- _Task description_
Rewrite the lines below with every "camera" replaced by "lens", keeping everything else the same.

[Scene-based spatial questions]

* BEGIN *

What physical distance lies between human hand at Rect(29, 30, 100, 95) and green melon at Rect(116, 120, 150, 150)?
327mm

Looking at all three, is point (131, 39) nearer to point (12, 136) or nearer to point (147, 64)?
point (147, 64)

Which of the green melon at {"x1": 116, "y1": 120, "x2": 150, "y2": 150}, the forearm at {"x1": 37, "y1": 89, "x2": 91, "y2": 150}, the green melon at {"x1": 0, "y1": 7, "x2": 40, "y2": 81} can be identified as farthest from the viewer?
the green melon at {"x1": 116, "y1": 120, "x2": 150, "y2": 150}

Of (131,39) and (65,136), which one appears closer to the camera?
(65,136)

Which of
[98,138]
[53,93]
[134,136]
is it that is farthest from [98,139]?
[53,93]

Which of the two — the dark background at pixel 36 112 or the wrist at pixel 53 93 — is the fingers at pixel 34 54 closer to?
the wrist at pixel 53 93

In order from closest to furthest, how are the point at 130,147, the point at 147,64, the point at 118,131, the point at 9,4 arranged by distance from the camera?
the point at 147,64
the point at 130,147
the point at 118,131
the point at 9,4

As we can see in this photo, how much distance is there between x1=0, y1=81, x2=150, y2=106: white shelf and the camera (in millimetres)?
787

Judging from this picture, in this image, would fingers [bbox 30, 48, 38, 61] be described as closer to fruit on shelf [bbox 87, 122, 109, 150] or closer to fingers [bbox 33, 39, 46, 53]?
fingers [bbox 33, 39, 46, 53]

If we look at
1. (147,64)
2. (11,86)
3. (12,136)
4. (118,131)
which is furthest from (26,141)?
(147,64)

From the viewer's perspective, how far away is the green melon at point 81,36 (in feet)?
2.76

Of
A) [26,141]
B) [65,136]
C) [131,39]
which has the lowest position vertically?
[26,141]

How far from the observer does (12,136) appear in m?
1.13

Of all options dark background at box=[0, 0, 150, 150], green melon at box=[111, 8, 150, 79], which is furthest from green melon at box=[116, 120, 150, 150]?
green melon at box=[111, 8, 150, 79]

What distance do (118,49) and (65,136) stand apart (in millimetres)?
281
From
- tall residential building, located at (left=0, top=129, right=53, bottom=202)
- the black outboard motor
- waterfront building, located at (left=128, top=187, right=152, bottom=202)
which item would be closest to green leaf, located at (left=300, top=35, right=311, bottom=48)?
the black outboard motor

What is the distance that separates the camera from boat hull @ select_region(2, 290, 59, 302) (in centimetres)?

* END *

- _Answer for the task_
What physical distance lies between human hand at Rect(29, 30, 100, 95) and green melon at Rect(116, 120, 150, 150)?
327mm

Looking at all three, is point (131, 39) nearer to point (12, 136) or nearer to point (147, 64)?
point (147, 64)

Which of the green melon at {"x1": 116, "y1": 120, "x2": 150, "y2": 150}, the forearm at {"x1": 37, "y1": 89, "x2": 91, "y2": 150}, the green melon at {"x1": 0, "y1": 7, "x2": 40, "y2": 81} can be identified as farthest from the viewer?
the green melon at {"x1": 116, "y1": 120, "x2": 150, "y2": 150}

Of (131,39) and (65,136), which one appears closer to the lens?
(65,136)

Which of
[98,138]
[53,93]
[134,136]
is it that is farthest from [98,139]?
[53,93]

Which of the two — the dark background at pixel 36 112 or the wrist at pixel 53 93 — is the fingers at pixel 34 54 closer to?
the wrist at pixel 53 93

In order from closest to furthest, how are the point at 130,147, the point at 147,64, the point at 118,131, the point at 9,4 arranged by distance from the lens?
the point at 147,64
the point at 130,147
the point at 118,131
the point at 9,4

As we can see in this photo, how much distance is there between x1=0, y1=81, x2=150, y2=106: white shelf and the lens (in millimetres)?
787

Judging from this picture, in this image, would fingers [bbox 30, 48, 38, 61] be described as closer to fruit on shelf [bbox 87, 122, 109, 150] or closer to fingers [bbox 33, 39, 46, 53]?
fingers [bbox 33, 39, 46, 53]

If we look at
1. (147,64)
2. (11,86)
3. (12,136)
4. (118,131)
which is furthest from (26,141)?
(147,64)

From the viewer's perspective, how far away is the green melon at point 81,36 (in feet)?
2.76

Of
A) [26,141]
B) [65,136]
C) [131,39]
which has the lowest position vertically?
[26,141]

How far from the observer does (12,136) appear in m?
1.13

Of all options dark background at box=[0, 0, 150, 150], green melon at box=[111, 8, 150, 79], which is furthest from green melon at box=[116, 120, 150, 150]?
green melon at box=[111, 8, 150, 79]

What distance do (118,49) and (65,136) stand apart (in millimetres)?
281
From
- tall residential building, located at (left=0, top=129, right=53, bottom=202)
- the black outboard motor
- waterfront building, located at (left=128, top=187, right=152, bottom=202)
which item would be closest to green leaf, located at (left=300, top=35, right=311, bottom=48)?
the black outboard motor

What is the distance that separates the lens from boat hull @ select_region(2, 290, 59, 302) (in centimetres)?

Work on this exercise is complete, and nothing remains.